Each record must be reproduced exactly as it is shown.

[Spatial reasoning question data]
····················

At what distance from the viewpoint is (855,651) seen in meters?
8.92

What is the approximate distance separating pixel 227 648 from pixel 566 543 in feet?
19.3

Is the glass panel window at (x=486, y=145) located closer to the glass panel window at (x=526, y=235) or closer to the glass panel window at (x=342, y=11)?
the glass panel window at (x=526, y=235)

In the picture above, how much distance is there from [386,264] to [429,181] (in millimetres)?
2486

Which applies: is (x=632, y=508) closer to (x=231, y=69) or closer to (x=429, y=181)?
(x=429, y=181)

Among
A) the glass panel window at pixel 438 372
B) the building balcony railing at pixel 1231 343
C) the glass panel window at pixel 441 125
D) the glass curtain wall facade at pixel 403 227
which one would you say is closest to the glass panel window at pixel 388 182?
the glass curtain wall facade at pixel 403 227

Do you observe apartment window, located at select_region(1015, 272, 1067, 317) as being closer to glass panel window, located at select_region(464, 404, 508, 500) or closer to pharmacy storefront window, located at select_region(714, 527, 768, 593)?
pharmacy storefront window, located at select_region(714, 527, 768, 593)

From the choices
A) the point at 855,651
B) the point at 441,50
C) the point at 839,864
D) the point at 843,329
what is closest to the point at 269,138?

····················

TASK ANSWER:
At what distance from the viewpoint is (855,651) seen in meters?
8.92

What is the approximate distance separating pixel 227 648 from pixel 566 543 in feet?
19.3

Is the glass panel window at (x=486, y=145) located closer to the glass panel window at (x=526, y=235) or closer to the glass panel window at (x=342, y=11)?
the glass panel window at (x=526, y=235)

In the picture above, how much distance is there from [386,264] to [429,181] (in millimetres)?
2486

Which applies: is (x=632, y=508) closer to (x=231, y=69) or closer to (x=429, y=181)?
(x=429, y=181)

Among
A) the glass panel window at pixel 438 372
B) the building balcony railing at pixel 1231 343
C) the glass panel window at pixel 441 125
D) the glass curtain wall facade at pixel 403 227
which one would you say is closest to the glass panel window at pixel 388 182?
the glass curtain wall facade at pixel 403 227

Do you observe apartment window, located at select_region(1015, 272, 1067, 317) as being closer to glass panel window, located at select_region(464, 404, 508, 500) or closer to pharmacy storefront window, located at select_region(714, 527, 768, 593)?
pharmacy storefront window, located at select_region(714, 527, 768, 593)

From the choices
A) the point at 855,651
B) the point at 441,50
C) the point at 839,864
D) the point at 843,329
what is closest to the point at 269,138?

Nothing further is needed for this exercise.